Accusations for the sinking of the submarine ARA San Juan in Argentina
The first accusations were made against those presumed responsible for the sinking of the ARA San Juan in Argentina.
The accusations fell on captains Jorge Andrés Sulia, Hugo Miguel Correa, and Héctor Alonso, who will be informed of the evidence against them at a hearing.
The three, former members of the Navy, signed the submarine's exit order on October 25, 2017.
The statements of the three indicted ex-military officers has been scheduled for next week.
The prosecution announced that it will soon present a list of new defendants, including Argentine Defense Minister Óscar Aguad.
A gold mine for every governor in Venezuela
Nicolás Maduro promised to deliver a gold mine to each governor to help them get out of the current crisis.
He also said that each governor will receive 1 million crypto coins from the regime every two months, to be spent without explanation.
According to Maduro, these measures are aimed at confronting the lack of liquidity and the sanctions imposed by the United States on him and his leadership.
The United States, announced that it will maintain the commercial blockade in an attempt to remove Maduro from power, and prevent him from continuing to plunder and impoverish the country.
Union leader of the oil company PEMEX resigns
The leader of the Mexican state oil union PEMEX, Carlos Romero Deschamps, resigned after an investigation was opened into his activities.
Romero a three-time deputy and senator twice declared yesterday that he was leaving office due to a lack of cooperation between the workers and the government.
The announcement was made a few hours after authorities filed a complaint against him for corruption.
This is the first time Romero will have to appear in court, although for decades he has been accused of fraud and other crimes.
The media pointed out that Romero, 76, and his family has led a life of luxury that raises suspicions.
Former Colombian President Álvaro Uribe's whistleblower pays witness
Former Colombian President Álvaro Uribe's whistleblower paid thousands of dollars to a key witness who testified against Uribe.
Researcher s found that the five thousand dollars given to Juan Guillermo Monsalve by the NGO Solidarity Foundation came from Senator Iván Cepeda, who accused Uribe.

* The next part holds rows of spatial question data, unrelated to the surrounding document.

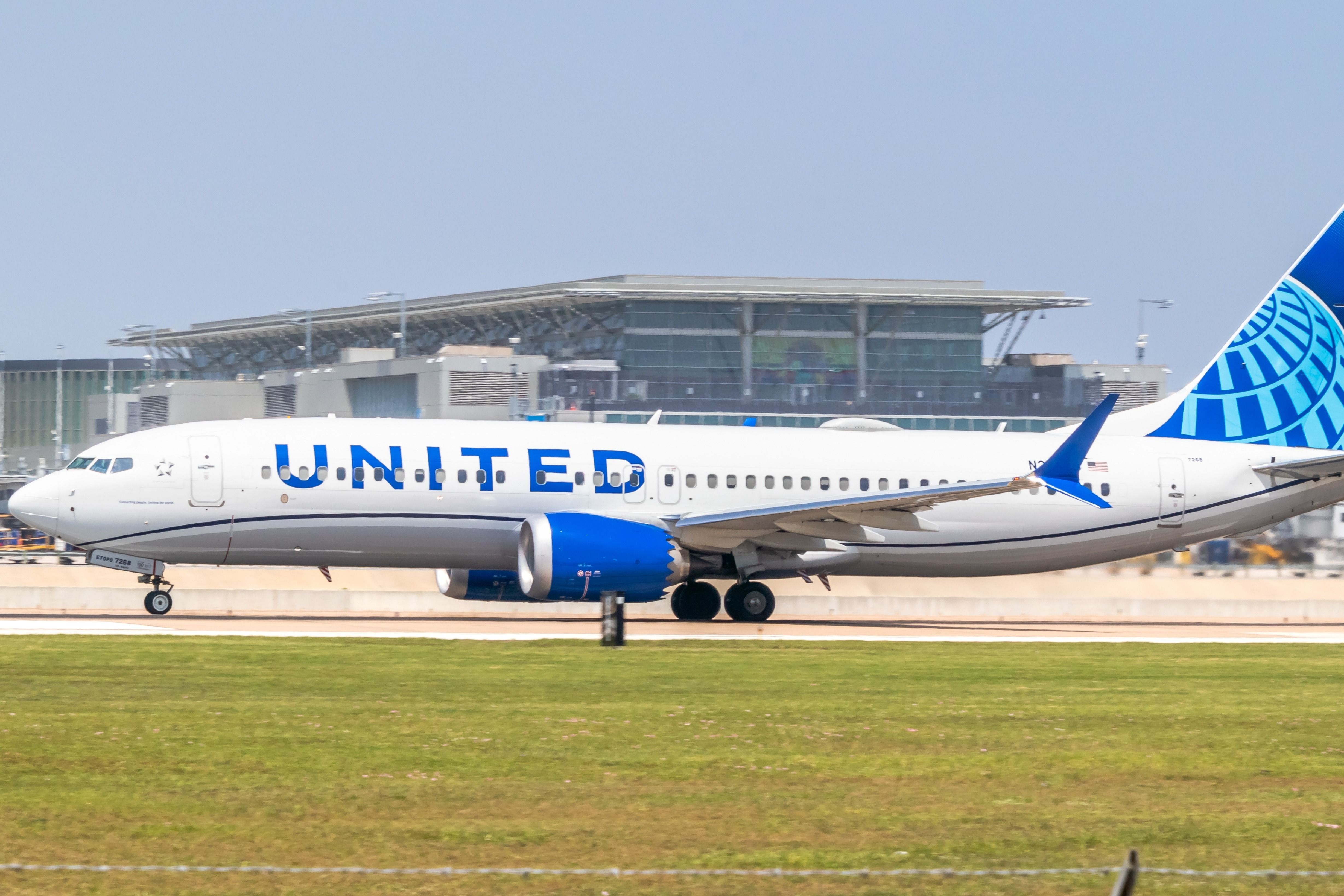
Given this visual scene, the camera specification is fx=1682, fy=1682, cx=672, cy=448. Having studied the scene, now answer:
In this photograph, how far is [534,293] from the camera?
309 feet

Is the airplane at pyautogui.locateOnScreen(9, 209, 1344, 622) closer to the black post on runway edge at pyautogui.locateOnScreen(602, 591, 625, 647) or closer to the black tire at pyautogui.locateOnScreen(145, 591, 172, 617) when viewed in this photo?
the black tire at pyautogui.locateOnScreen(145, 591, 172, 617)

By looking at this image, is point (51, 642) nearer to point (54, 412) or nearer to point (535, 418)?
point (535, 418)

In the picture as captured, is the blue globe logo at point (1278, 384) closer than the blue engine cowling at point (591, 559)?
No

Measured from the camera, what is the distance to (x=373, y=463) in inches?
1166

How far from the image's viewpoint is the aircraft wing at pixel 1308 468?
1291 inches

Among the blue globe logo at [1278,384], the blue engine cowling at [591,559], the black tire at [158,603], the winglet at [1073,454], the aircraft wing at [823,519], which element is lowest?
the black tire at [158,603]

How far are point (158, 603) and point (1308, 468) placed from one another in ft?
71.9

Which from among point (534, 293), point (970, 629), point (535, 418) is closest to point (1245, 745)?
point (970, 629)

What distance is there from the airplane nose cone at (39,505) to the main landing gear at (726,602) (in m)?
11.3

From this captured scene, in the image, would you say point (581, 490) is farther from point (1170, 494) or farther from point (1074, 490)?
point (1170, 494)

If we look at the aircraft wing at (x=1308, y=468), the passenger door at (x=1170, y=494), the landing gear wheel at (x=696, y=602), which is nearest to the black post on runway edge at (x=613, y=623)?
the landing gear wheel at (x=696, y=602)

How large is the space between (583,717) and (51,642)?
10123 mm

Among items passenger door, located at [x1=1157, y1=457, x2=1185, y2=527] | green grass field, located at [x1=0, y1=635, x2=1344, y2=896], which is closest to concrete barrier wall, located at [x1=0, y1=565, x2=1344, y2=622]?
passenger door, located at [x1=1157, y1=457, x2=1185, y2=527]

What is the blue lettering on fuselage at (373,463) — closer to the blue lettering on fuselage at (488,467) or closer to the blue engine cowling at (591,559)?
the blue lettering on fuselage at (488,467)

The money transfers included accommodations, food for the witness's family, and travel.
The founder of the NGO involved, Franklin Castañeda, said his organization simply helped a witness at risk.
However, a link was reported between Castañeda and Cepeda who even campaigned together in 2015 in the left-wing Polo Democrático party.
In an unusual turn of events, Uribe went from accusing Cepeda of manipulating and bribing witnesses to being the accused.